L’OPERAZIONE DELL’ANNO

Dopo un anno di reciproca conoscenza, tra occhieggiamenti e corteggia­menti, Alitalia ed Etihad hanno convolato a nozze. Lo scorso 8 agosto, a distanza di due mesi dalla sigla della lettera d’inten­ti, i due vettori hanno finalizza­to un accordo da 1,758 miliardi che permetterà all’ex compa­gnia di bandiera italiana di trarre nuova linfa dall’unione con l’emiratina di Abu Dhabi. Un matrimonio atteso, che ha fatto tirare un sospiro di sol­lievo un po’ a tutti, dall’azien­da al Governo, passando per i sindacati. Tutti in prima linea a salutare con soddisfazione la firma dell’accordo, concordi nel ritenere che il salvataggio di Alitalia fosse imperativo per dare nuova dignità al trasporto italiano e rilanciare la crescita del sistema Paese. Un’opera­zione industriale dal valore si­stemico, quindi, che ha trovato il primo sponsor nella volontà politica di ben due governi, quello Letta prima e quello Renzi poi. E che agli studi legali in campo ha richiesto per esse­re vestita da un punto di vista legale una vera e propria opera di ingegneria giuridica, affian­cata da un consolidato track record di relazioni istituzionali non soltanto in Italia, ma anche a livello europeo.

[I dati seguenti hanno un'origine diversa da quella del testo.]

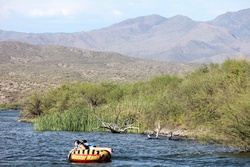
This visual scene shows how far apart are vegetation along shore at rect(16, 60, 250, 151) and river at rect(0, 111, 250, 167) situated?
167cm

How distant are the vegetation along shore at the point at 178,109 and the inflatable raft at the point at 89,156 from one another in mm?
8126

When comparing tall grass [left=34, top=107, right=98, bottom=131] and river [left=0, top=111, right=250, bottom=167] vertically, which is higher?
tall grass [left=34, top=107, right=98, bottom=131]

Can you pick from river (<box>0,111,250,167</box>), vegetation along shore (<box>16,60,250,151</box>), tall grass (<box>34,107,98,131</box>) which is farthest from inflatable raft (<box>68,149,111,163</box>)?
tall grass (<box>34,107,98,131</box>)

Non bisogna dimenticare, infatti, che l’accordo ha un’im­portanza strategica per il mer­cato aeronautico internazio­nale, in quanto ha costituito una tappa dell’integrazione dei mercati arabi con quelli nordamericani, attraverso l’u­tilizzo di un hub europeo, l’I­talia. Dopo l’intesa con Etihad, il nostro è l’unico grande Pae­se del Vecchio continente in cui la maggioranza effettiva della compagnia di bandiera (seppure Alitalia, formalmen­te, non lo è più) è posseduta da un vettore di uno Stato extra­europeo. L’operazione, quindi, sul fronte antitrust si è giocata a Bruxelles, dove avrebbe po­tuto trovare un ostacolo nella mancata applicazione del re­golamento 1008/ 2008, in base al quale il controllo di una compagnia di bandiera deve restare in mano europea.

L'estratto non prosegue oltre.